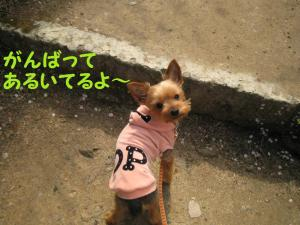 20090316nakayama5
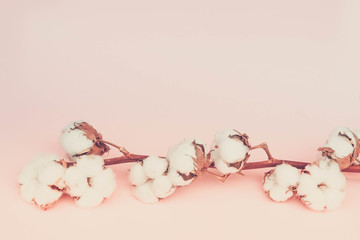 Raw cotton branch on pastel pink background, retro toned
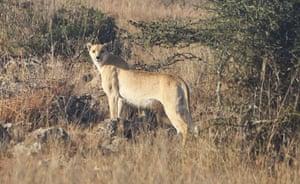 Week in wildlife: A spotless adult cheetah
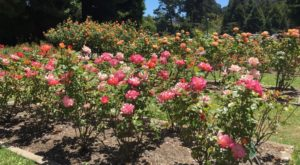 Most People Don't Know This Dazzling Rose Garden In San Francisco Even Exists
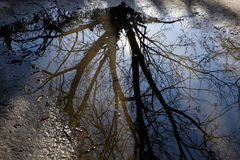 Tree reflected in puddle stock photo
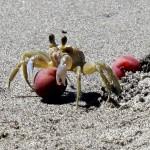 Crab and sea grape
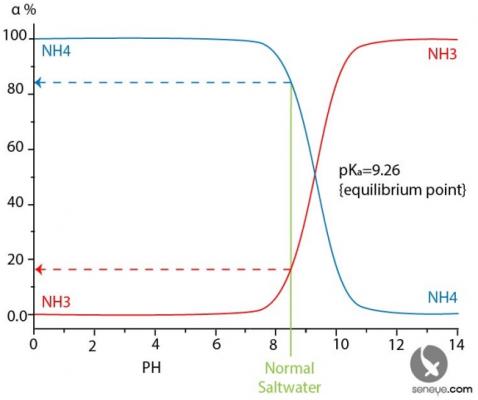NH3-NH4 equlibrium.PNG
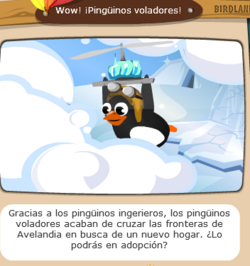 Flys penguins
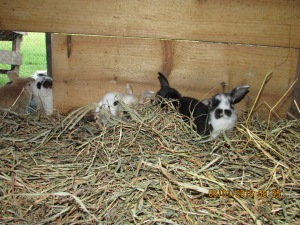 The hutch has an enclosed room with hay for them to eat or stay warm in.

══════

• Task directions: Although the records contain pictures, the output must hold only their exact wording.

• Your solution:
 20090316nakayama5
 Raw cotton branch on pastel pink background, retro toned
 Week in wildlife: A spotless adult cheetah
 Most People Don't Know This Dazzling Rose Garden In San Francisco Even Exists
 Tree reflected in puddle stock photo
 Crab and sea grape
NH3-NH4 equlibrium.PNG
 Flys penguins
 The hutch has an enclosed room with hay for them to eat or stay warm in.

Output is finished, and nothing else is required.